* _What the task asks_: All entries are to be given again verbatim.

* _Provided entries_:
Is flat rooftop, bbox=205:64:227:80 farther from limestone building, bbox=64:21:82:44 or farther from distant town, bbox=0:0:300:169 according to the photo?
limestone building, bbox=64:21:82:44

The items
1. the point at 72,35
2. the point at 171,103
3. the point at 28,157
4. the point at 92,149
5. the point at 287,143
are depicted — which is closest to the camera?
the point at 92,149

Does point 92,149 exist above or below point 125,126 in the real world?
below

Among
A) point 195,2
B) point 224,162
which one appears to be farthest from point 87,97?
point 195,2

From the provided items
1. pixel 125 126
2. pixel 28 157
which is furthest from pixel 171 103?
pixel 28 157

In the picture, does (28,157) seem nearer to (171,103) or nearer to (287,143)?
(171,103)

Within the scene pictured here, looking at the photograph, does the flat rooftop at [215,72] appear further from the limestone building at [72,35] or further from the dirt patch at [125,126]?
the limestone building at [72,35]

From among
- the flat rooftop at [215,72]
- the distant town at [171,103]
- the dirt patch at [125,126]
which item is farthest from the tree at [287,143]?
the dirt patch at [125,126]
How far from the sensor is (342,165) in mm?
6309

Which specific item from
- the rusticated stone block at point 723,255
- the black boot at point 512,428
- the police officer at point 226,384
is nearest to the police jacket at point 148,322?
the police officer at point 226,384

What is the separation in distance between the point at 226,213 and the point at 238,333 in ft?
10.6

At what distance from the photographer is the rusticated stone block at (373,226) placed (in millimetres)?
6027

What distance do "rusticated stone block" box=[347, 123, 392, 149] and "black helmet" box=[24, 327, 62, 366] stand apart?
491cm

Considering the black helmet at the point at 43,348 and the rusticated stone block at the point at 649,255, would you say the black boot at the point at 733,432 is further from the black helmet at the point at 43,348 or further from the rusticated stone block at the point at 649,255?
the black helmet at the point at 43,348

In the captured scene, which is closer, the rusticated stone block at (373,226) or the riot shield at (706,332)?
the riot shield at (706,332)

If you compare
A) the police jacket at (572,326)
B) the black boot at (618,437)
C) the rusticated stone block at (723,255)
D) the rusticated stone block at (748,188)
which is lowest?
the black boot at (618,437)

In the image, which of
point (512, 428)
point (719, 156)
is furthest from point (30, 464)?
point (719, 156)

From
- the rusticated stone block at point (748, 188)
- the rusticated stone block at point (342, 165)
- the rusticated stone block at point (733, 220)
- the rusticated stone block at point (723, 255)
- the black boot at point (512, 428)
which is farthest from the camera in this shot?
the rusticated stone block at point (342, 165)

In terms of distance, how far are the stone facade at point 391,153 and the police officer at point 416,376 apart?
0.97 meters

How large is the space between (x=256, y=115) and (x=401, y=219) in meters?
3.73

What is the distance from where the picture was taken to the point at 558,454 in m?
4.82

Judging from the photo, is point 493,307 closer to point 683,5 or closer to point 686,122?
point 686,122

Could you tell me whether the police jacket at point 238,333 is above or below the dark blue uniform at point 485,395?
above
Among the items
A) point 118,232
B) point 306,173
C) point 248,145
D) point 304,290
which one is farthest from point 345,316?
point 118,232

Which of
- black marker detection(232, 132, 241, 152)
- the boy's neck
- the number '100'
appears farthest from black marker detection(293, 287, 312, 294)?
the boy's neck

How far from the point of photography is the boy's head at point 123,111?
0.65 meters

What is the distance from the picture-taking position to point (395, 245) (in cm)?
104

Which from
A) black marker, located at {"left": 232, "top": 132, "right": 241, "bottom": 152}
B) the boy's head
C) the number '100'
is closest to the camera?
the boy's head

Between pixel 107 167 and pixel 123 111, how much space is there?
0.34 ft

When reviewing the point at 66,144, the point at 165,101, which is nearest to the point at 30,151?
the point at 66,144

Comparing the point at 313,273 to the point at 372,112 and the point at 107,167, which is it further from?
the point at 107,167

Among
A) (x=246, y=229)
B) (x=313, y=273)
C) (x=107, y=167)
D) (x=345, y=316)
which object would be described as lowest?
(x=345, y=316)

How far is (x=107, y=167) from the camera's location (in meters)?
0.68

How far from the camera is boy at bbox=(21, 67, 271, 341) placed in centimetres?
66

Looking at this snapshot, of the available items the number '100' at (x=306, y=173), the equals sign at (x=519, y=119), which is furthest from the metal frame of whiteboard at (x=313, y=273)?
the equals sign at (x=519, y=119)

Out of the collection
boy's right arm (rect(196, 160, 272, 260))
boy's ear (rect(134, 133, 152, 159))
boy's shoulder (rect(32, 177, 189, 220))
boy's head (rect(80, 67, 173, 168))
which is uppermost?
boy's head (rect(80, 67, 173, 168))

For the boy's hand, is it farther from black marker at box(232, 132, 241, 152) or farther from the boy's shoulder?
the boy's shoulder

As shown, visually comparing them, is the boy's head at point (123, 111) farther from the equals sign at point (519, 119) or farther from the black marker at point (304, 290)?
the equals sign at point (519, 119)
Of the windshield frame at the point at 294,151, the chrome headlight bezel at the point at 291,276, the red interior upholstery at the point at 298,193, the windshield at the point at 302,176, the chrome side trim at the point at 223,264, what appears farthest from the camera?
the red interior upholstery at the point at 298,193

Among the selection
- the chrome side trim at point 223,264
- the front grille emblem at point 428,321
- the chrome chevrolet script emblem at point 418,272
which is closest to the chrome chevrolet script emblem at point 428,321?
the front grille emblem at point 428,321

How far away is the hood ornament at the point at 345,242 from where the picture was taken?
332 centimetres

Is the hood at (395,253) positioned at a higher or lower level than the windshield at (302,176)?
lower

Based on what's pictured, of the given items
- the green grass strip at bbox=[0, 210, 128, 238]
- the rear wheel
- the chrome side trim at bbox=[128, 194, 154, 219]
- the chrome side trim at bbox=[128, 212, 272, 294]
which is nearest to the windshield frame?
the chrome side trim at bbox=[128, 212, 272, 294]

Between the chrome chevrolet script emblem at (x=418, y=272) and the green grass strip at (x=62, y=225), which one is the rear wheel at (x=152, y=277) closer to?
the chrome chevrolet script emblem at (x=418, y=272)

* _Exercise solution_:
Is flat rooftop, bbox=205:64:227:80 farther from limestone building, bbox=64:21:82:44 or farther from distant town, bbox=0:0:300:169 according to the photo?
limestone building, bbox=64:21:82:44

The items
1. the point at 72,35
2. the point at 171,103
3. the point at 28,157
4. the point at 92,149
5. the point at 287,143
are depicted — which is closest to the camera?
the point at 92,149

Does point 92,149 exist above or below point 125,126 in the real world?
below

Among
A) point 195,2
B) point 224,162
which one appears to be farthest from point 87,97?
point 195,2

From the provided items
1. pixel 125 126
2. pixel 28 157
which is furthest from pixel 171 103?
pixel 28 157

In the picture, does (28,157) seem nearer to (171,103) or nearer to (287,143)?
(171,103)

Within the scene pictured here, looking at the photograph, does the flat rooftop at [215,72] appear further from the limestone building at [72,35] or further from the dirt patch at [125,126]?
the limestone building at [72,35]

From among
- the flat rooftop at [215,72]
- the distant town at [171,103]
- the dirt patch at [125,126]
which item is farthest from the tree at [287,143]?
the dirt patch at [125,126]
How far from the sensor is (342,165) in mm?
6309

Which specific item from
- the rusticated stone block at point 723,255
- the black boot at point 512,428
- the police officer at point 226,384
is nearest to the police jacket at point 148,322?
the police officer at point 226,384

What is the separation in distance between the point at 226,213 and the point at 238,333 in ft?
10.6

At what distance from the photographer is the rusticated stone block at (373,226) placed (in millimetres)?
6027

What distance do "rusticated stone block" box=[347, 123, 392, 149] and "black helmet" box=[24, 327, 62, 366] stand apart?
491cm

Considering the black helmet at the point at 43,348 and the rusticated stone block at the point at 649,255, would you say the black boot at the point at 733,432 is further from the black helmet at the point at 43,348 or further from the rusticated stone block at the point at 649,255?
the black helmet at the point at 43,348

In the captured scene, which is closer, the rusticated stone block at (373,226) or the riot shield at (706,332)?
the riot shield at (706,332)

If you compare
A) the police jacket at (572,326)
B) the black boot at (618,437)
C) the rusticated stone block at (723,255)
D) the rusticated stone block at (748,188)
which is lowest?
the black boot at (618,437)

In the image, which of
point (512, 428)
point (719, 156)
is furthest from point (30, 464)?
point (719, 156)

From
- the rusticated stone block at point (748, 188)
- the rusticated stone block at point (342, 165)
- the rusticated stone block at point (733, 220)
- the rusticated stone block at point (723, 255)
- the black boot at point (512, 428)
which is farthest from the camera in this shot?
the rusticated stone block at point (342, 165)

In terms of distance, how far are the stone facade at point 391,153 and the police officer at point 416,376 apart?
0.97 meters

How large is the space between (x=256, y=115) and (x=401, y=219) in meters?
3.73

What is the distance from where the picture was taken to the point at 558,454 in m?
4.82

Judging from the photo, is point 493,307 closer to point 683,5 or closer to point 686,122?
point 686,122

Could you tell me whether the police jacket at point 238,333 is above or below the dark blue uniform at point 485,395?
above
Among the items
A) point 118,232
B) point 306,173
C) point 248,145
D) point 304,290
which one is farthest from point 345,316?
point 118,232

Which of
- black marker detection(232, 132, 241, 152)
- the boy's neck
- the number '100'
appears farthest from black marker detection(293, 287, 312, 294)?
the boy's neck

How far from the point of photography is the boy's head at point 123,111?
0.65 meters

What is the distance from the picture-taking position to point (395, 245) (in cm)?
104

Which from
A) black marker, located at {"left": 232, "top": 132, "right": 241, "bottom": 152}
B) the boy's head
C) the number '100'
is closest to the camera?
the boy's head

Between pixel 107 167 and pixel 123 111, how much space is there?
0.34 ft

When reviewing the point at 66,144, the point at 165,101, which is nearest to the point at 30,151?
the point at 66,144

Comparing the point at 313,273 to the point at 372,112 and the point at 107,167, which is it further from?
the point at 107,167

Among
A) (x=246, y=229)
B) (x=313, y=273)
C) (x=107, y=167)
D) (x=345, y=316)
which object would be described as lowest?
(x=345, y=316)

How far is (x=107, y=167) from the camera's location (in meters)?
0.68

How far from the camera is boy at bbox=(21, 67, 271, 341) placed in centimetres?
66

Looking at this snapshot, of the available items the number '100' at (x=306, y=173), the equals sign at (x=519, y=119), which is furthest from the metal frame of whiteboard at (x=313, y=273)?
the equals sign at (x=519, y=119)

Out of the collection
boy's right arm (rect(196, 160, 272, 260))
boy's ear (rect(134, 133, 152, 159))
boy's shoulder (rect(32, 177, 189, 220))
boy's head (rect(80, 67, 173, 168))
which is uppermost?
boy's head (rect(80, 67, 173, 168))

For the boy's hand, is it farther from black marker at box(232, 132, 241, 152) or farther from the boy's shoulder?
the boy's shoulder

As shown, visually comparing them, is the boy's head at point (123, 111) farther from the equals sign at point (519, 119) or farther from the black marker at point (304, 290)?
the equals sign at point (519, 119)
Of the windshield frame at the point at 294,151, the chrome headlight bezel at the point at 291,276, the red interior upholstery at the point at 298,193, the windshield at the point at 302,176, the chrome side trim at the point at 223,264, what appears farthest from the camera?
the red interior upholstery at the point at 298,193

Among the selection
- the chrome side trim at point 223,264
- the front grille emblem at point 428,321
- the chrome chevrolet script emblem at point 418,272
which is closest to the chrome chevrolet script emblem at point 428,321?
the front grille emblem at point 428,321

How far away is the hood ornament at the point at 345,242 from where the picture was taken?
332 centimetres

Is the hood at (395,253) positioned at a higher or lower level than the windshield at (302,176)?
lower

Based on what's pictured, of the given items
- the green grass strip at bbox=[0, 210, 128, 238]
- the rear wheel
- the chrome side trim at bbox=[128, 194, 154, 219]
- the chrome side trim at bbox=[128, 212, 272, 294]
which is nearest to the windshield frame?
the chrome side trim at bbox=[128, 212, 272, 294]

Between the chrome chevrolet script emblem at (x=418, y=272) and the green grass strip at (x=62, y=225), which one is the rear wheel at (x=152, y=277) closer to?
the chrome chevrolet script emblem at (x=418, y=272)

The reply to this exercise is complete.